The analytic approach to occlusion definitely does seem like a "humbling parallelism" type of problem on the GPU. My curiosity is leading me to explore it, and it may be reasonable if I find alternatives to large GPU sorts (although I understand you've done some work on that recently). I think the Vello approach is very likely the superior option for the best general quality/performance tradeoff.
raphlinus|1 year ago
If I were going to take it on, I'd start with BVH construction - the H-PLOC paper at the latest HPG [1] looks promising - then traverse down the hierarchy until you get very small number of path segments so you can pairwise compare them. Obviously any time there is an intersection you need at least the two segments.

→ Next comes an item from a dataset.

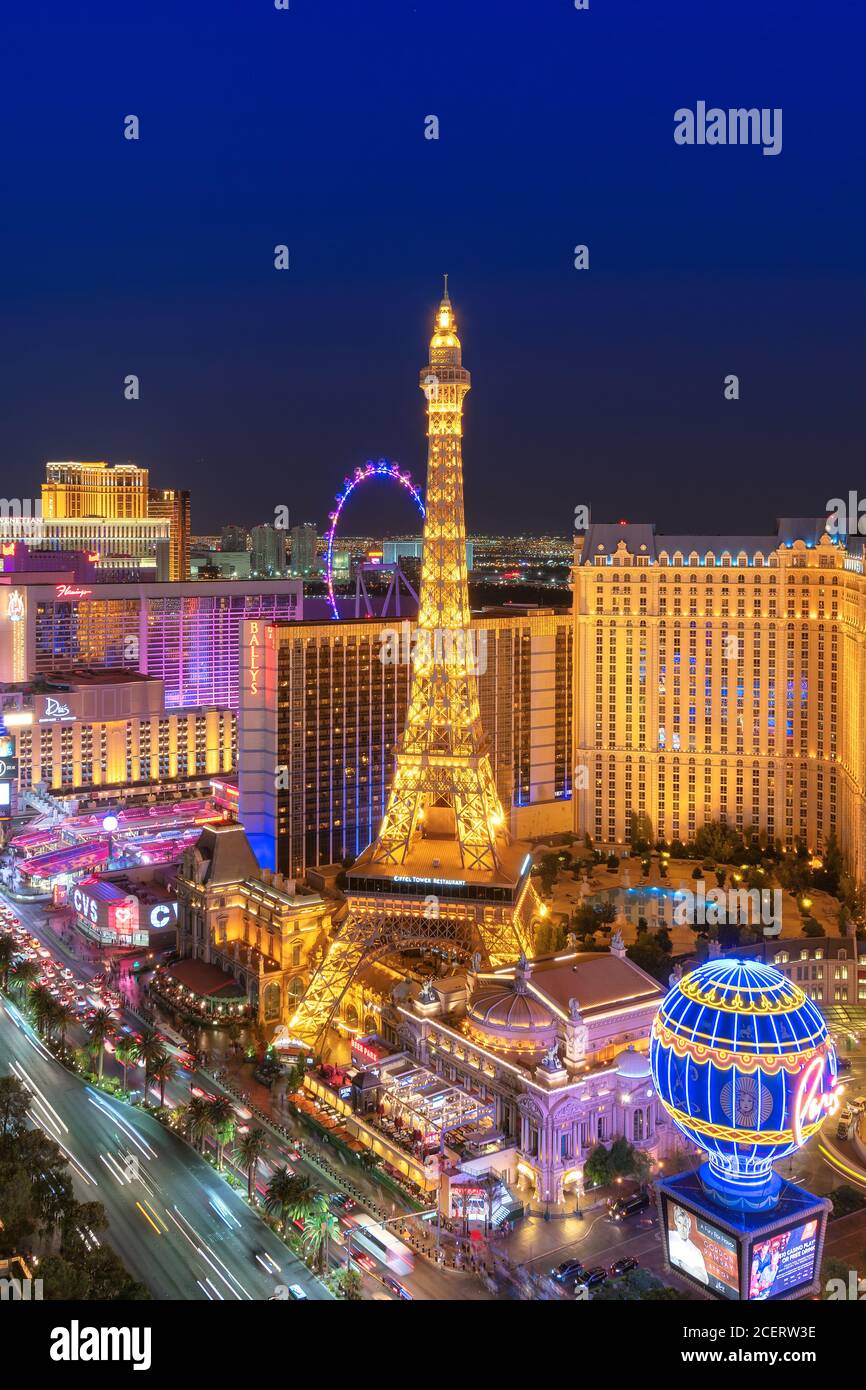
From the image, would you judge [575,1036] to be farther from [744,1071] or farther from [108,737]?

This seems hard to me, humbling even. I mean, overlap removal is hard enough on the CPU, especially because it's so sensitive to numerical robustness, and doubly so for curves. But I think you'll learn something for trying!
[﹡] https://news.ycombinator.com/item?id=41105102 but it didn't make the front page; I'm holding back promoting it further pending writing a companion blog post.
[1]: https://gpuopen.com/download/publications/HPLOC.pdf
muyyatin2|1 year ago
I've written similar operations[1] that include elliptical arcs AND Bézier curves, and robustness has been an issue. An assortment of polygon clipping approaches use ONLY line segments and fixed precision numbers to work around this.
If I discretize the line segments to 20bits (fixed), potentially in tiles (to reduce inaccuracies), then I can represent exact rational intersections (and parametric t values) with 64-bit numerators and 64-bit denominators[2].
This significantly concerns me about computation cost (and memory if I need to store them), but using this scheme to ensure absolute correctness (and ordering) of intersections does seem to work in CPU proof-of-concepts. Perhaps it is possible to only use this expensive method to disambiguate if it cannot be done from floating-point numbers.
My initial GPU concept imagined a sorting of intersected segments, however a radix sort over a 128-bit object seems like a non-starter, and if I try that, a merge sort may still be viable?
Thank you for the links and recommendations!